+++ Sağlanan Metin +++

Hemen anlıyorum ki doğru yerdeyim. Kendi ülkemde ortak bir selamlaşma dili yok. Örneğin taksi şoförlerinin yarısı, “Merhaba”, “İyi günler”, “Günaydın” vs. cevap vermiyor. Buradaysa hafif bir gülücük ve “Kalimera” farklı kesim-kültür-dil-yaş grubundan insanlar arasında hemen ortak bir dil ve gizli bir bağ oluşturuyor. Kalacağımız Vathi’ye arabayla mesafe 20 dakika. Etrafıma bakınıyorum. Bitki örtüsü tipik Akdeniz. Ada 82 kilometre uzunlukta ve bunun 70 kilometresi kumsal. Yollar güzel, çok az araba var. Yerleşim alanları birbirine mesafeli. Bembeyaz, mavi panjurlu evler ve erişilmez gibi gözüken yamaçlara serpiştirilmiş kiliseler...
Burgazada’nın tam tersi
Ama beni en çok etkileyen ışık. Gün batımına yaklaşıyoruz ve betonlaşmayla dejenere olmamış ışık, dokunduğu her nesneyi adeta efsunlu hale getiriyor. Deniz türkuaz, kumsal adeta altın rengi, mavi panjur ve kubbeler laciverte çalmış, yeşillikler zümrütümsü bir ton almış, beyaz evler uzakta lekesiz inci taneleri gibi dizilmiş. Ufuktan gelen gerçek Bursa şeftalisi benzeri bir renk gözünüze çarpıyor ve uzanıp dokunmak, koklamak istiyorsunuz. Yorgun gözlerim hem dinleniyor, hem canlanıyor.
Vathi’ye varıp arabayı dışarıda park ediyoruz. Vathi eski günlerin Gümüşlük’ünü andırıyor. Sifnos’ta arabanızı hep yerleşim alanlarının dışına park etmeniz gerekiyor. Motor gürültüsü yok. Çöp kamyonu da yok ama her taraf tertemiz. Sonradan öğreniyoruz ki çöpler gece yarısı sonrası toplanıyor ve adanın ıssız bir köşesinden gemiye yükleniyor. Burgazada’nın tam tersi.
Vathi’de harika bir kumsal, dokuz taverna, bir kilise ve kumsalın karşısında bazıları minicik beyaz evler var. Biz bu plaj evlerinden birinde kalıyoruz. Terası da var. Yanımızda minik bir bakkal. Evde cezve buluyorum. Bakkalın sahibi, 70’lik delikanlı Sotiris aynı zamanda buranın balıkçısı. Haftada iki gece denize açılıp taze barbun, çipura, orfozla dönüyor. Sotiris’e Türk kahvesi satıp satmadığını soruyorum. Biraz şaşırıyor çünkü ilk kez bir turist böyle bir istekte bulunmuş. Kahve var.

+++

İstenen İşlemler
**1)** Sifnos metninin "Vathi’de harika bir" ifadesiyle başlayıp "bulunmuş. Kahve var." ifadesiyle biten bölümünü hiçbir değişiklik yapmadan yeniden yazınız.
**2)** Sifnos metnine göre ada kaç kilometre uzunluğundadır?
**3)** Sifnos metnini bittiği yerden devam ettiriniz.

+++ Ham Satırlar +++

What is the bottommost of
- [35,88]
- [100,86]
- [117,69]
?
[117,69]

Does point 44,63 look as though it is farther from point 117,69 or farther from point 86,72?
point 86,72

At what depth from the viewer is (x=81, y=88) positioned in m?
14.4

+++

Sonuçlar
**1)**
Vathi’de harika bir kumsal, dokuz taverna, bir kilise ve kumsalın karşısında bazıları minicik beyaz evler var. Biz bu plaj evlerinden birinde kalıyoruz. Terası da var. Yanımızda minik bir bakkal. Evde cezve buluyorum. Bakkalın sahibi, 70’lik delikanlı Sotiris aynı zamanda buranın balıkçısı. Haftada iki gece denize açılıp taze barbun, çipura, orfozla dönüyor. Sotiris’e Türk kahvesi satıp satmadığını soruyorum. Biraz şaşırıyor çünkü ilk kez bir turist böyle bir istekte bulunmuş. Kahve var.

**2)** Ada 82 kilometre uzunluğundadır.

**3)**
Lavanta kokuları
Kaldığımız altı bütün gün hep aynı ritm. Sabah deniz ve kahve. Bütün gün terasta kitap okuyup, müzik dinleme ve ara sıra denize dalma. Öğle yemeğini bir gün hariç hep kendimiz hazırlıyoruz. Roka salatası ve adanın nefis taze keçi peyniri... Adı ‘mizitra’. Bir de kaşarlı tost. Arkasından karpuz. Öğlen içki içmiyorum. Bu kendi kendime koyduğum bir kural. Bir başka kural da bilgisayarımı tatile getirmemek ve sosyal medyayla ilgilenmemek. Günümüzde tatiller tatil olmaktan çıktı ve iş dünyasının deniz kenarındaki uzantısı haline geldi. Benim katı kurallarım şunlar: İş konuşmak yok; e-maillere cevap vermek yok; Instagram ile uğraşmak yok; fotoğrafsa nadiren ve doğaçlama çekilmeli!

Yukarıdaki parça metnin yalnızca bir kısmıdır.